NEX and CME announce deal completion

Maria Nikolova

The scheme of the deal has become effective as of today, following the sanction of the scheme by the Court on November 1, 2018 and the delivery of the Court order to the Registrar of Companies earlier today.

Further to receiving the nod of approval by the UK competition regulator earlier this week, the acquisition of NEX Group PLC (LON:NXG) by CME Group Inc (NASDAQ:CME) and CME London Limited (Bidco) has been sanctioned by the Court and is now finalized.

In a filing with the London Stock Exchange today, NEX and CME announced that the Acquisition has now completed in accordance with its terms.

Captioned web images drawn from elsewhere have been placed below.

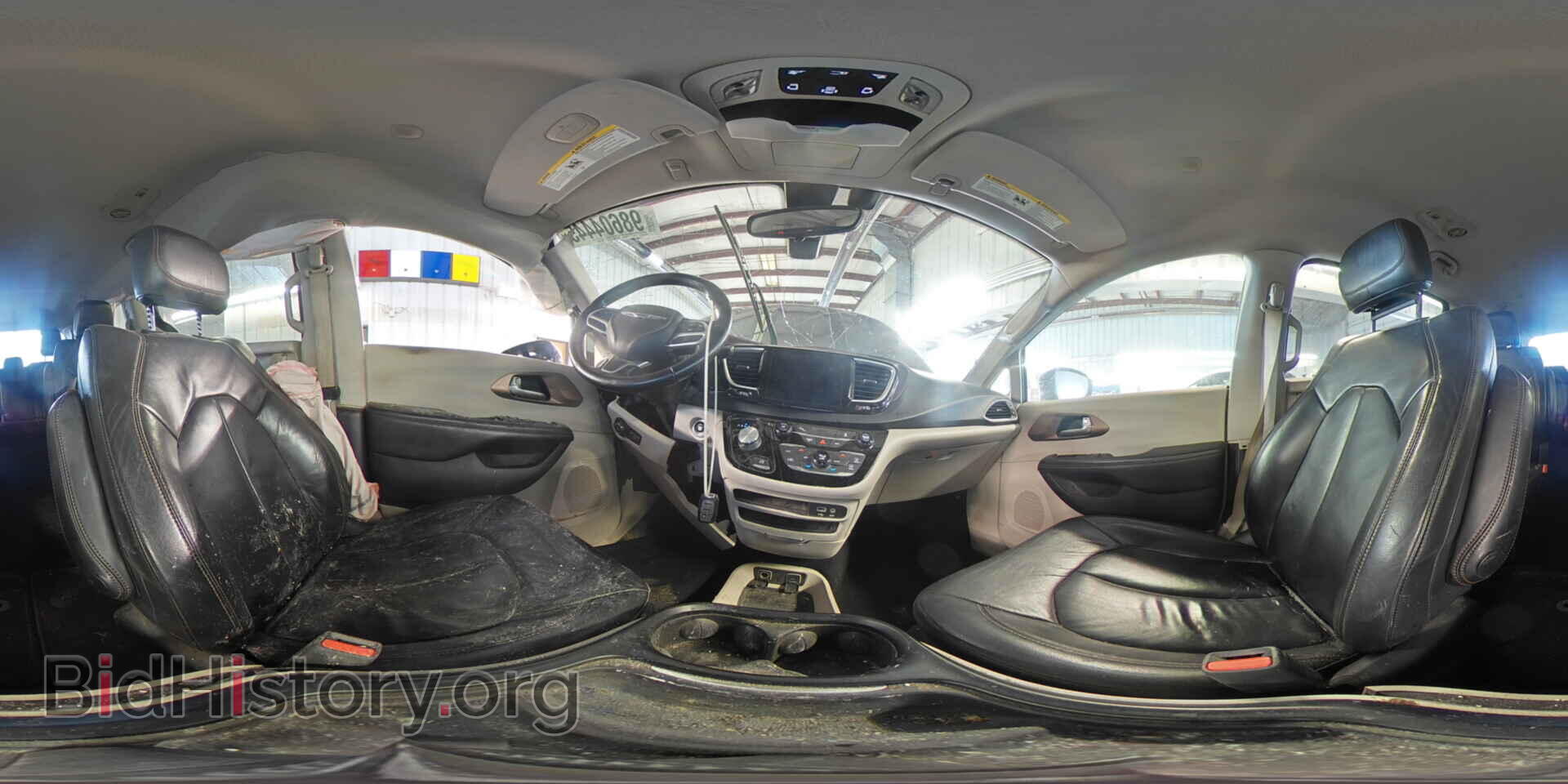 2017 CHRYSLER PACIFICA - VIN: 2C4RC1BG9HR524571 - Фото 16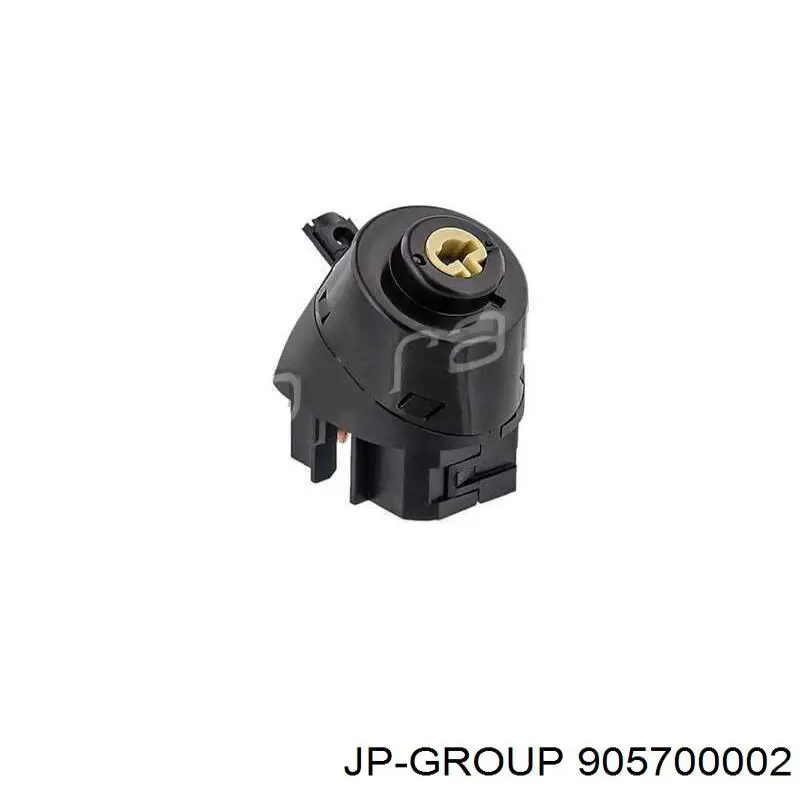 Interruptor de encendido / arranque Volkswagen Jetta 2 19E, 1G2, 165, 167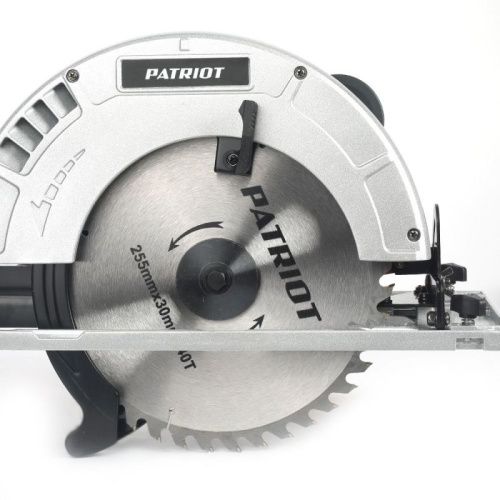 Пила циркулярная Patriot CS 255-Tehinstrument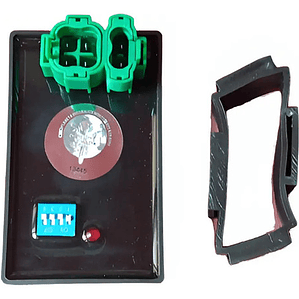 Cdi Racing Motores Cb De 125 Hasta 250 Dc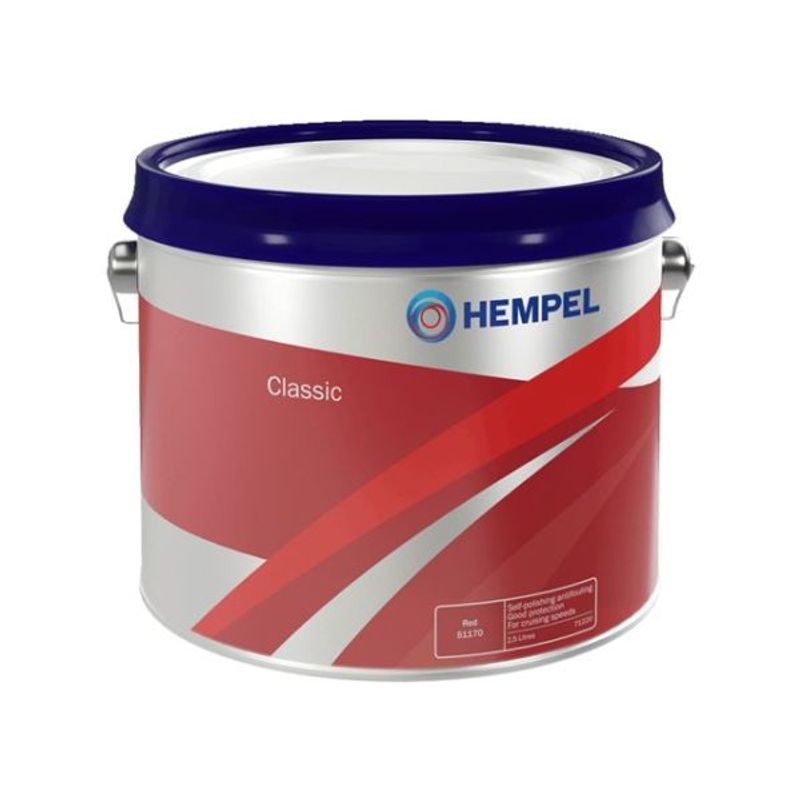 Hempel's Classic 71220 Green 2,5l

The Scheme has become effective as of today, November 2, 2018, following the sanction of the Scheme by the Court on November 1, 2018 and the delivery of the Court order to the Registrar of Companies earlier today.

For NEX Scheme Shareholders who held their NEX Shares in uncertificated form, CME CDIs linked to the underlying New CME Shares will be credited to their CREST account as soon as practicable on or after November 5, 2018.

In the case of NEX Scheme Shareholders who held their NEX Shares in uncertificated form, Bidco shall procure that settlement of any Cash Consideration shall be paid by means of an assured payment obligation created in favour of the payment bank of the persons entitled thereto in accordance with the CREST assured payment arrangements for the sums payable to them respectively (including any amounts due in respect of New CME Shares not allotted to Overseas Shareholders and in respect of fractional entitlements) within 14 days of this announcement.

In the case of NEX Scheme Shareholders who held their NEX Shares in certificated form, statements of entitlement to New CME Shares held through DRS will be despatched within 14 days of this announcement and Bidco shall procure the despatch to the persons entitled thereto of cheques for the sums payable to them as Cash Consideration (including any amounts due in respect of New CME Shares not allotted to Overseas Shareholders and in respect of fractional entitlements) within 14 days of this announcement.

In a separate announcement, CME Group said it will retire the NEX name and brand but will continue to operate its individual Markets and Optimisation businesses as sub-brands including BrokerTec, EBS, Traiana and TriOptima. Corporate headquarters will remain in Chicago, with London continuing to serve as CME Group’s European headquarters.

CME Group plans to use its technology, futures trading and product development expertise to strengthen and scale NEX businesses, while preserving their existing market structures. The combined company’s leading electronic FX and fixed income platforms will deliver new trading opportunities and simplify access by reducing the number of touchpoints to trade across platforms. In addition, the combined company’s post-trade services expertise will strengthen its compression, reconciliation and processing businesses.

Let’s recall that, as per the agreement published in March, CME agreed to pay 500 pence in cash and 0.0444 new CME shares for each NEX share, thus putting the value of each share of NEX at 1,000 pence. NEX’s entire issued and to be issued share capital is thus valued at approximately £3.9 billion. The bid represents a premium of approximately 49.2% to the Closing Price per NEX Share of 670.5 pence on March 15, 2018 (being the date the Offer Period commenced).

Back then, the companies announced that NEX Shareholders would be entitled to receive a final dividend for NEX in respect of the year ending March 31, 2018, such dividend not to exceed an amount of 7.65 pence per NEX Share.